The scoring rubric (0/1/2 with explicit rules for Japanese financial-unit conversion, “not stated” golds, language neutrality, and a score cap when a correct value is accompanied by a contradiction) was calibrated on a stratified pilot before any system was scored. Mapping questions were authored under strict rules: never include the needed value in the question; the answer must be printed on the page; chart questions must be answerable from chart ink alone, then machine-validated, audited by two model families against the page images, and human-reviewed item by item.
The public benchmark data (github.com/ur-ai-net/rcrr-bench) contains every question, every gold answer, per-question results for all systems under both Readers and both Judges, the audit and contamination-control outputs, and the full evaluation harness: every number in this report can be recomputed offline. Nebula Frontier is live at nebula.ur-ai.net; API documentation at ocr.ur-ai.net/docs.
Frequently Asked Questions
What does RCRR stand for?
RCRR stands for reading-comprehension recovery. It measures the share of answerable meaning that survives document conversion: a Reader model answers verified questions using only the converted Markdown, and an independent Judge scores the answers against verified gold answers on a calibrated 0/1/2 rubric.
What are the three failure types of document conversion?
Omission: the fact never reaches the Markdown at all.
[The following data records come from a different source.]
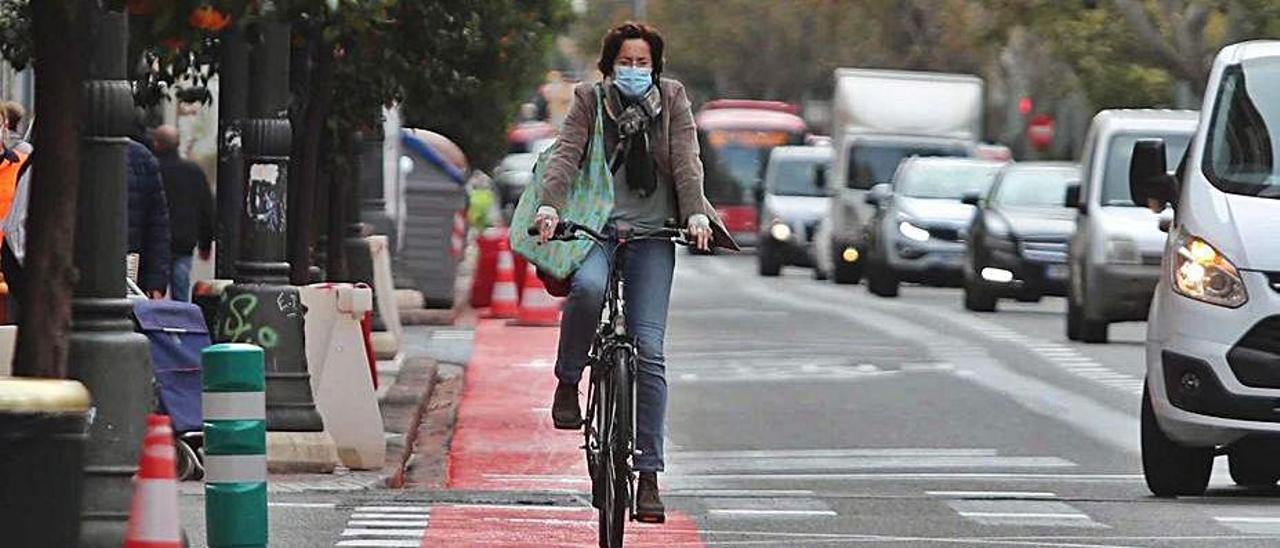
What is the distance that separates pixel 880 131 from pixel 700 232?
1267 inches

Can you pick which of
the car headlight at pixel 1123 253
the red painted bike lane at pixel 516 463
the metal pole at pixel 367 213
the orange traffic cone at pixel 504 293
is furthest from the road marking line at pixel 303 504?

Disassociation: every character survives but the connections between labels and values are lost, the classic failure of layout OCR. Misattribution: the structure looks clean but one association is silently wrong, the classic failure of generative conversion, and the most expensive, because it produces a confident wrong answer instead of a refusal.
How is provenance bias handled in the RCRR Benchmark?
The gold answers were authored with VLM assistance (Gemini 3.1 Pro for text and tables, Fable 5 for charts, all human-reviewed), so the evaluation configuration deliberately breaks provenance: the Reader is a third model family (GPT-5.4-mini) and the Judge a different family from the Reader (Gemini 3.5 Flash). Parsers from the gold-authoring families appear in the results with their provenance explicitly disclosed, and the body claims are built on provenance-clean comparisons.